The FDA’s decision was based on a 24-week analysis of clinical trials in which ISENTRESS in combination with optimized background therapy (OBT) in treatment-experienced patients, provided significant reductions in HIV RNA viral load and increases in CD4 cell counts.

“The development of ISENTRESS is a significant milestone in the history of HIV/AIDS therapy because we now have a drug that’s potent against another key enzyme essential for viral replication,” said Joseph J. Eron Jr., M.D., professor of medicine, Division of Infectious Diseases, UNC Chapel Hill School of Medicine. “It’s important for physicians to know that ISENTRESS should always be used in combination with other active agents.”

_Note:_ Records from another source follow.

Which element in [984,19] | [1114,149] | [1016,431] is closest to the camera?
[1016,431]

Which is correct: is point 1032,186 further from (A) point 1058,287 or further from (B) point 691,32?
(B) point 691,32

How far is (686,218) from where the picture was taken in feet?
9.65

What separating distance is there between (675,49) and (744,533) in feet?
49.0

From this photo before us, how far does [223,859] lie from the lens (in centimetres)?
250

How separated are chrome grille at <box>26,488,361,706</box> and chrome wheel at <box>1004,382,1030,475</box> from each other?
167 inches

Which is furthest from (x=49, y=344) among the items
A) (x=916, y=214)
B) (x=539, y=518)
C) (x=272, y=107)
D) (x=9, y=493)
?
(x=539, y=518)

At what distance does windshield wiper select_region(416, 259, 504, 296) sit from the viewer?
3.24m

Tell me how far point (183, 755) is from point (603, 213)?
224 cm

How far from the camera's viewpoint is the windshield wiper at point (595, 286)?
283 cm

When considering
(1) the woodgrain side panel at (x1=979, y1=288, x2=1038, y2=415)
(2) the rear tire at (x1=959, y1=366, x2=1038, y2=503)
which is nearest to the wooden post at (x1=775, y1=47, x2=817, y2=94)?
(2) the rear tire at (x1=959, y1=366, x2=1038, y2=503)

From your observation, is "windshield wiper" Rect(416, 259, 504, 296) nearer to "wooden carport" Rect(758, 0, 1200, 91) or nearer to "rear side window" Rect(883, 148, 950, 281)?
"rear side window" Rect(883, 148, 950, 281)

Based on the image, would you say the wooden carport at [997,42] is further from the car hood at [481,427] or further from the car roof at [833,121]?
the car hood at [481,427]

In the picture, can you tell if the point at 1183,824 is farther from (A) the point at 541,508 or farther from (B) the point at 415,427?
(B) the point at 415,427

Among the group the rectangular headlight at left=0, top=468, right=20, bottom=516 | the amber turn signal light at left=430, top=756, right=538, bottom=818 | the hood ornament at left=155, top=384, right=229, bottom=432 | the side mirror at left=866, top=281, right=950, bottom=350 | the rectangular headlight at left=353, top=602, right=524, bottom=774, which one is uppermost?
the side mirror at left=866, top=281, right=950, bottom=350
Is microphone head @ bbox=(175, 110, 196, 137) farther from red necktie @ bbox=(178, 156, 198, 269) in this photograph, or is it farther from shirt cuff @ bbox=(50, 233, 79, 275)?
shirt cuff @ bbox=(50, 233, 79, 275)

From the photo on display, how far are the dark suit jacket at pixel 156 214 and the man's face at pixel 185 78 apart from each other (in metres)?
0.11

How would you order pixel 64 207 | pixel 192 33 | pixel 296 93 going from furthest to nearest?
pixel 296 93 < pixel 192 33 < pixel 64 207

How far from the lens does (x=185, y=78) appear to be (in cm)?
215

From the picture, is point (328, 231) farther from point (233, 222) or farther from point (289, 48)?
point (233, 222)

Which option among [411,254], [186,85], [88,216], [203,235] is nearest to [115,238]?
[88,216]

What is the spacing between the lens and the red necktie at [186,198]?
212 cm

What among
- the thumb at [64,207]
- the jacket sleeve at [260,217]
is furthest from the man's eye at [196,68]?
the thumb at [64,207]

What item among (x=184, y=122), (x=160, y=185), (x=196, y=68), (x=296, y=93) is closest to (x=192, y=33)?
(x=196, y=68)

Data from two ongoing Phase III multi-center, double-blind, randomized, placebo-controlled studies (BENCHMRK-1 and BENCHMRK-2) in 699 treatment-experienced adult patients with documented resistance to at least one drug in each of three classes (NRTIs, NNRTIs and PIs) of antiretroviral therapies showed that ISENTRESS 400 mg dosed twice daily in combination with OBT was significantly more effective at both reducing levels of HIV viral RNA and increasing CD4 cell counts in these patients living with HIV, when compared to a regimen of placebo plus OBT.

Pooled analyses from the two Phase III studies showed that after 24 weeks of therapy, 75.5 percent of patients (216 out of 286) receiving ISENTRESS in combination with OBT achieved HIV viral RNA load reduction to below 400 copies/mL compared to 39.3 percent of patients (59 out of 150) receiving placebo plus OBT. In addition, after 24 weeks of therapy, 62.6 percent of patients (179 out of 286) receiving ISENTRESS plus OBT achieved viral load reduction to below 50 copies/mL compared to 33.3 percent of patients (50 out of 150) receiving placebo plus OBT. After 24 weeks of therapy, increases in CD4 cell counts from baseline were 89 and 35 cells/mm3 for patients receiving ISENTRESS plus OBT and for those receiving placebo plus OBT, respectively.